*Task requirements*
a – Retype the blog text, starting at "Wednesday, April 25, 2007" and ending at "LOVE politics (sometimes)!".
b – In the blog, since which US Presidential elections has the writer followed US elections?

*Text*
Wednesday, April 25, 2007

US Elections Addict

I am a US elections addict. Ever since the 1992 US Presidential elections, I have been following up on the US elections as in I watched debates, looked at daily polls, knew what the critics said of the candidates' tax plans, etc. I almost overlooked that 2008 is an election year! Of course, every so often I followed up on Hillary, Obama and John but it was not until two weeks ago that I have become obsessed again! And now, I am pretty happy that the Republicans voted John McCain to represent them. Why do I like him? Well, because he almost beat Bush in the last Republican primaries. :) So anyway, enough with this random post. I just LOVE politics (sometimes)!

Posted by Erica Cleofe at 20:53 | 0 comments

Thursday, April 19, 2007

My Box of Chocolates

I have the coolest business idea. Of course, I won't divulge the details (yet). I think I will implement this idea from my very own country, the Philippines. But I am excited about it! Yipee yey!


I have been throwing myself and some friends some business ideas since I was 21. But it's only now that I really have the bombshell! I mean, for me the idea is perfect! Something I can immediately start (once I step off the plane). Thank God for the inspiration.


The funny thing is I never would have thought of the idea if I did not get all this sickness. So like I said, life happens or as Forrest Gump's mom always said: "Life is like a box of chocolates, you never know what you are gonna get." :)

Posted by Erica Cleofe at 11:49 | 3 comments

Wednesday, April 18, 2007

Friend. Kaibigan. Ystava. Ami.

I have the insane need to blog today though I really do not know what to write about. This can only mean two things: (1) I have too many thoughts in my head that I cannot make sentences of them or (2) I have NO thoughts in my head and I cannot really make something out of nothing. At this point of the day, I would go for the second option. :) I just want to write without real intentions on why I should. :)

*Provided records*
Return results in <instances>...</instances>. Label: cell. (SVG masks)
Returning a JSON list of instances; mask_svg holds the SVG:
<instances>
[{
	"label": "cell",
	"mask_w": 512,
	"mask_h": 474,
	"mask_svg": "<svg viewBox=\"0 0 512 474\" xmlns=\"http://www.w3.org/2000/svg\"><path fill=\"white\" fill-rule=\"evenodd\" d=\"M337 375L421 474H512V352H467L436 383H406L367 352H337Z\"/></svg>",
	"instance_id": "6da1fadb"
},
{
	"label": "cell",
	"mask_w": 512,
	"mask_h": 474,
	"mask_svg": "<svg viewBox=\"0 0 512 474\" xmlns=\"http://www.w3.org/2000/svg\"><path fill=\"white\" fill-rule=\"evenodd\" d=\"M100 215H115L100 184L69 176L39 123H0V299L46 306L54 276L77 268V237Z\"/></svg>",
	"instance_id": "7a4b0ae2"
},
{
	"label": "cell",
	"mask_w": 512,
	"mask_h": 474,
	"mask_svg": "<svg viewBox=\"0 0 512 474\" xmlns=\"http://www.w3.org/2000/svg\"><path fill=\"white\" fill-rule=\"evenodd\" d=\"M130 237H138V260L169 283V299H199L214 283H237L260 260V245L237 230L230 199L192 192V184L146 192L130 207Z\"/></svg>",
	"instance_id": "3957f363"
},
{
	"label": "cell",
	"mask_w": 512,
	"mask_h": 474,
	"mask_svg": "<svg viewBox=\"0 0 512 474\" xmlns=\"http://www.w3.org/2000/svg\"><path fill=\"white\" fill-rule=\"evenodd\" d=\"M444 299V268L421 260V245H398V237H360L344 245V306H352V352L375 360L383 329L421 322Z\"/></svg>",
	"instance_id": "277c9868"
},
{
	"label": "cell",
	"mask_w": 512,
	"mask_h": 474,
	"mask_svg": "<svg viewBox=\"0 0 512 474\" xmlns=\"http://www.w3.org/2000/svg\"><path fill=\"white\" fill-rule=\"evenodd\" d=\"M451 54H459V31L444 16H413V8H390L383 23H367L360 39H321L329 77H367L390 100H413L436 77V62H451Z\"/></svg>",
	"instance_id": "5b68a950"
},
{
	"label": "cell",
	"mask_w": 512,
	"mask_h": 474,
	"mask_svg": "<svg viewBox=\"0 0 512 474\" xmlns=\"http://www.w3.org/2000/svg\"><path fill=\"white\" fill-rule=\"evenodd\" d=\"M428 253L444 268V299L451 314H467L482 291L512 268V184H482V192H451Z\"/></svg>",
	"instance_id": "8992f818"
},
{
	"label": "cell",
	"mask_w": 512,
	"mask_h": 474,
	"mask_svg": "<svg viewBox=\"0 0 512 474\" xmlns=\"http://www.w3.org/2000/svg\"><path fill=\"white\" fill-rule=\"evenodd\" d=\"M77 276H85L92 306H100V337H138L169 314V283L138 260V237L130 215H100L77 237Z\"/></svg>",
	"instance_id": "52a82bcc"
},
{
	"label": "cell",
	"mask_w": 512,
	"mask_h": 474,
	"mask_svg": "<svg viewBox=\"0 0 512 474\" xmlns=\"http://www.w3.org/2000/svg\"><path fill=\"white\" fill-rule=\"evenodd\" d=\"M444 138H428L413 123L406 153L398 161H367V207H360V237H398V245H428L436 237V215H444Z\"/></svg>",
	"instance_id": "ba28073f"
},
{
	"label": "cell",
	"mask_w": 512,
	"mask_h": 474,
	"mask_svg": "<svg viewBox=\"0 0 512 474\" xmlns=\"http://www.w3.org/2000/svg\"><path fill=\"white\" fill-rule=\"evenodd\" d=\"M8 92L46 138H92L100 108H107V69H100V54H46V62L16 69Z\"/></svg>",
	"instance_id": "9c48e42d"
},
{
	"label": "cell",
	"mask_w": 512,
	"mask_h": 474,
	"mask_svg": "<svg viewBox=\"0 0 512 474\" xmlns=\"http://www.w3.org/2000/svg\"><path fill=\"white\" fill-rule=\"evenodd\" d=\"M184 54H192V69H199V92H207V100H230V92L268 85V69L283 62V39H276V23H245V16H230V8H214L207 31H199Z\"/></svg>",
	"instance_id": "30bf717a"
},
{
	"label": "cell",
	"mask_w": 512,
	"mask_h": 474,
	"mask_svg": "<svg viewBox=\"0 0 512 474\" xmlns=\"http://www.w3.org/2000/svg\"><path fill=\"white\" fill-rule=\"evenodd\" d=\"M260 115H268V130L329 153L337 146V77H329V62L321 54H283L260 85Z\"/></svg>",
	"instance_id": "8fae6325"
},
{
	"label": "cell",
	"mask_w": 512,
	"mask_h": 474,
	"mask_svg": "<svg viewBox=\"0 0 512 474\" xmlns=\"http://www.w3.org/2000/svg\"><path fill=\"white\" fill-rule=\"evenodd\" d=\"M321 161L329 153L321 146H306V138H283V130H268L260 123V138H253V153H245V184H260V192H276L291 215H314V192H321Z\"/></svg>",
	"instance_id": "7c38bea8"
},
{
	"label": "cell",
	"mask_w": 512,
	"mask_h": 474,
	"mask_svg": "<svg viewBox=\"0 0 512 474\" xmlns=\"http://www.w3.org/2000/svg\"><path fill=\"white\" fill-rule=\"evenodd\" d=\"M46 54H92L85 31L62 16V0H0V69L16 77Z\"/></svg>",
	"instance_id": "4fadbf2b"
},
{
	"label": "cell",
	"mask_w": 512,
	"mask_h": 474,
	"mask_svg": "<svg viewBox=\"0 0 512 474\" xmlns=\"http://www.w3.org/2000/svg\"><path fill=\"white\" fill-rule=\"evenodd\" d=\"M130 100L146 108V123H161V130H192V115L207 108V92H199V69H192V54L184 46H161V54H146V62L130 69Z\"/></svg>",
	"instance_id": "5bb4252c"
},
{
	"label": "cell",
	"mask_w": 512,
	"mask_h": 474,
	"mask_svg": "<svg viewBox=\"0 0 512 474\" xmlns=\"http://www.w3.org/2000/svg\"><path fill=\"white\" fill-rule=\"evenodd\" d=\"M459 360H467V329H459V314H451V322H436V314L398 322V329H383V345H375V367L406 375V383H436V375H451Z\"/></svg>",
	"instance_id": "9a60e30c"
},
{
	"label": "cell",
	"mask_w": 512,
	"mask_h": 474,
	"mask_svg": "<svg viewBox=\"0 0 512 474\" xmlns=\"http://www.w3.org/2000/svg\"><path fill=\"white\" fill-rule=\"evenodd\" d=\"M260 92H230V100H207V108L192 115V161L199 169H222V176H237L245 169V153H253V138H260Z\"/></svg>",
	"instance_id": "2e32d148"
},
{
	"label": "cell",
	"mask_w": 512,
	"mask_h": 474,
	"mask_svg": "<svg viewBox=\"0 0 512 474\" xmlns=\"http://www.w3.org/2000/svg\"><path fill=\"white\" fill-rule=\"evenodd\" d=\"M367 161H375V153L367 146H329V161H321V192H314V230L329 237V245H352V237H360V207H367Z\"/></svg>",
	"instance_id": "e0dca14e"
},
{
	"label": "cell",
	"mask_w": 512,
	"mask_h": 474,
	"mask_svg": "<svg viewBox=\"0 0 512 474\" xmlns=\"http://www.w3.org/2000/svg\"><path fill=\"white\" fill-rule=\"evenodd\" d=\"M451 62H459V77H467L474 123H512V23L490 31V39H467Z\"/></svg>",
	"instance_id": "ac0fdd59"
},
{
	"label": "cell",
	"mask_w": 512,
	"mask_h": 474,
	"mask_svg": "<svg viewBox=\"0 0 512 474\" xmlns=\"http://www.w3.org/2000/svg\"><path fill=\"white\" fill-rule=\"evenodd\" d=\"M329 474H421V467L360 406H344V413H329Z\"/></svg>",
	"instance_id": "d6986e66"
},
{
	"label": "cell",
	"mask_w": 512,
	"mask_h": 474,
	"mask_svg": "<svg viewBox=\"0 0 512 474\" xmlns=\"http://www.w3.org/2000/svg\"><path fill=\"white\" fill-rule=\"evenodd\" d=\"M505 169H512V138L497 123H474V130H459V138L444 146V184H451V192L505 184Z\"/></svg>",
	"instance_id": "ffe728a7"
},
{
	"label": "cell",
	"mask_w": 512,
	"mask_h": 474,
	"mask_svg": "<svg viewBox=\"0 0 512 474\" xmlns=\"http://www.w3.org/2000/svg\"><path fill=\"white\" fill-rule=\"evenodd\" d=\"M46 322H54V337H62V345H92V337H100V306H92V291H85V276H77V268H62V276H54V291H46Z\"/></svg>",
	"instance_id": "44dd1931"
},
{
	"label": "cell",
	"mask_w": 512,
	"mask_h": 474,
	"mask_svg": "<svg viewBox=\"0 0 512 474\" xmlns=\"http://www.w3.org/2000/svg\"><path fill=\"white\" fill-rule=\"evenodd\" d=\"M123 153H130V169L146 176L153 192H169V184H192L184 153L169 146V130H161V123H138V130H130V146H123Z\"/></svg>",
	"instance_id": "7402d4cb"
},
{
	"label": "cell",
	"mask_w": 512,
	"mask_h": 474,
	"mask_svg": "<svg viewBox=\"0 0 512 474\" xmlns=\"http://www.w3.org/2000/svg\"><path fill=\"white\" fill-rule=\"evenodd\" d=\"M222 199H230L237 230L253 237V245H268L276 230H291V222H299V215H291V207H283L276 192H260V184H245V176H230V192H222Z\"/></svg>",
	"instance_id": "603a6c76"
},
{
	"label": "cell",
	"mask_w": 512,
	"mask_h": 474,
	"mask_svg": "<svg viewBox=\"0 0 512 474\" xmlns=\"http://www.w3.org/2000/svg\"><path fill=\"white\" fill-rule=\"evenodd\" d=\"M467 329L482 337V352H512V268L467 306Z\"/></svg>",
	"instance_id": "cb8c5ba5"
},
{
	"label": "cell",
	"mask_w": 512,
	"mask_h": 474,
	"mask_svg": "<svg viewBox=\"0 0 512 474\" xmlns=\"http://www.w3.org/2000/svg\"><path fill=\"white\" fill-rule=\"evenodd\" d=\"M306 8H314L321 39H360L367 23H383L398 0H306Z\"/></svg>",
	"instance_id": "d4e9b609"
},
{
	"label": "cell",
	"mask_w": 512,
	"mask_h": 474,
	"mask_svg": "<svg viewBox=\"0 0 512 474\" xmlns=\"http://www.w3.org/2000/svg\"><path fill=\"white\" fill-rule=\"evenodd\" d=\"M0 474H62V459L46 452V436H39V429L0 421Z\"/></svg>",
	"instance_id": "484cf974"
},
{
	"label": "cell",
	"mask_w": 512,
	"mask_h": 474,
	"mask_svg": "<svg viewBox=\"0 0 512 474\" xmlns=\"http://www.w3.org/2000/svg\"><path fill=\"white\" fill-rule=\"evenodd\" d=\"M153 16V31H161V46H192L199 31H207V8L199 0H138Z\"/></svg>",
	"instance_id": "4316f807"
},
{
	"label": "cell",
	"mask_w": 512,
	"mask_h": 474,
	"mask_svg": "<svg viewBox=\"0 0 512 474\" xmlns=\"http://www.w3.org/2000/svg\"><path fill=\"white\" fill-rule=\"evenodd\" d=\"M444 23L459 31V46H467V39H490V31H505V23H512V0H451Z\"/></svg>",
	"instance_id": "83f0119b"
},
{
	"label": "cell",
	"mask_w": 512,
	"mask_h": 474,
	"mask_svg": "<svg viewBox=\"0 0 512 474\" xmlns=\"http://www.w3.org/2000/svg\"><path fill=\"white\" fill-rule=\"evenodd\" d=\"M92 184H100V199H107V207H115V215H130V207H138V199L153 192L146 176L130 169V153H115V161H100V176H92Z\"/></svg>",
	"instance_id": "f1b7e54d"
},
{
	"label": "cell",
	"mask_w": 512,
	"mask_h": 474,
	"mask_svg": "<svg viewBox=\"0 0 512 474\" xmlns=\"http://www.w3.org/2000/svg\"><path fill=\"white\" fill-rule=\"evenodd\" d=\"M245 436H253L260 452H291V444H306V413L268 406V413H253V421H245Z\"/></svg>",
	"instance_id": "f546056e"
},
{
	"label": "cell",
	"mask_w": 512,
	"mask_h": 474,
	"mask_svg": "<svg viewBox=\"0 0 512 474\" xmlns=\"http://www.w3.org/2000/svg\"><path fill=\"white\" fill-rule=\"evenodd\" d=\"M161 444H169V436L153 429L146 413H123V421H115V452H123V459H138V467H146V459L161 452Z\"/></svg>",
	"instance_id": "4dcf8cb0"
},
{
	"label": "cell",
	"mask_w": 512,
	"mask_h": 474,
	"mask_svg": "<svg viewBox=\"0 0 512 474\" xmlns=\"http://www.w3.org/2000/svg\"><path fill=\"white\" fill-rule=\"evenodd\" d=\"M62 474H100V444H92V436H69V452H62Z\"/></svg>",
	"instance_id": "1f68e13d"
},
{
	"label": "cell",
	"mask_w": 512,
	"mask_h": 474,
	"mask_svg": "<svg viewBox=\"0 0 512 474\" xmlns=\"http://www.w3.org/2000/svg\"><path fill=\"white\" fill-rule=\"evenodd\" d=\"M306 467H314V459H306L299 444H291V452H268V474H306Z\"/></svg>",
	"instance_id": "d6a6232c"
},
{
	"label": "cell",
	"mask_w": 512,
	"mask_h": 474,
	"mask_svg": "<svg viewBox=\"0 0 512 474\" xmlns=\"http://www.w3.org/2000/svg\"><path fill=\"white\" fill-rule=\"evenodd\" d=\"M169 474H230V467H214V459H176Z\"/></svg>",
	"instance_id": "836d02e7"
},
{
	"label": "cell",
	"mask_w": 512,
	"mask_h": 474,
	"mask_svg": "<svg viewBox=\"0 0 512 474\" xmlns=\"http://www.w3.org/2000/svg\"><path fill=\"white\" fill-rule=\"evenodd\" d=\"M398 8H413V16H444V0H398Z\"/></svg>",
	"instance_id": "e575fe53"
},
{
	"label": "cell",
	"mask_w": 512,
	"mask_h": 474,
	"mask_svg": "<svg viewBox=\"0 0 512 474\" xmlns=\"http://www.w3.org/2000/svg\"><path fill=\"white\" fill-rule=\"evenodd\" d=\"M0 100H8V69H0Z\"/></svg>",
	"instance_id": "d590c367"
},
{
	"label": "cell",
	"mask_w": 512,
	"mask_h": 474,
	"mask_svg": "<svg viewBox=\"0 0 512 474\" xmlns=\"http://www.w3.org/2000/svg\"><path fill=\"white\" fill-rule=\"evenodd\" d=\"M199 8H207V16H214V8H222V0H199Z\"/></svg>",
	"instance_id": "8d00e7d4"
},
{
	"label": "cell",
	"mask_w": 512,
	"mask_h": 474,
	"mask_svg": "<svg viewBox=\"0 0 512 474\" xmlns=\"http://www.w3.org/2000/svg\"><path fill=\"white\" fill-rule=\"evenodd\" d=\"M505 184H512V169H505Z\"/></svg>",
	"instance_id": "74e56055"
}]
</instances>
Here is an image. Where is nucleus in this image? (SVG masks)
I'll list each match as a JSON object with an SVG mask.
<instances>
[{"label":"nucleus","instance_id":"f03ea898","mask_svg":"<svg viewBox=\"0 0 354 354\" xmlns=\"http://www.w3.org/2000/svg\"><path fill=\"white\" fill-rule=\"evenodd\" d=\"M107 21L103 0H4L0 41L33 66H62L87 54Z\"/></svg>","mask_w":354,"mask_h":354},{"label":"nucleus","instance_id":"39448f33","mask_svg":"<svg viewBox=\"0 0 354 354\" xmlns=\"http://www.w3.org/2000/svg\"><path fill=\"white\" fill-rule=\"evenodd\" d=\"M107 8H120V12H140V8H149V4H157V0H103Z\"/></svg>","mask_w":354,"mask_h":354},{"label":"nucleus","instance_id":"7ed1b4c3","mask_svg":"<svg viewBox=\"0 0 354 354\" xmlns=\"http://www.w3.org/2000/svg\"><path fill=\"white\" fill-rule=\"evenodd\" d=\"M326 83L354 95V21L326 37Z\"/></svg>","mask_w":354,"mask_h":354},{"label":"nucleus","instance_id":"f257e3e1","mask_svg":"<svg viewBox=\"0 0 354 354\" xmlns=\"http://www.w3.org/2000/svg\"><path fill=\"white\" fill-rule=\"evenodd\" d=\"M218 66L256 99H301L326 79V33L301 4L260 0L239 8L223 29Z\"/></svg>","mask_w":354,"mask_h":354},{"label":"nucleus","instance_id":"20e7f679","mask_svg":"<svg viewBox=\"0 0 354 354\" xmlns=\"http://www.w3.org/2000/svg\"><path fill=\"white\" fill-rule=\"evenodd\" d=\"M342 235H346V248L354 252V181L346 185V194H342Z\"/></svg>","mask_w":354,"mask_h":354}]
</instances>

*Solution list*
a –
Wednesday, April 25, 2007

US Elections Addict

I am a US elections addict. Ever since the 1992 US Presidential elections, I have been following up on the US elections as in I watched debates, looked at daily polls, knew what the critics said of the candidates' tax plans, etc. I almost overlooked that 2008 is an election year! Of course, every so often I followed up on Hillary, Obama and John but it was not until two weeks ago that I have become obsessed again! And now, I am pretty happy that the Republicans voted John McCain to represent them. Why do I like him? Well, because he almost beat Bush in the last Republican primaries. :) So anyway, enough with this random post. I just LOVE politics (sometimes)!

b – The 1992 US Presidential elections.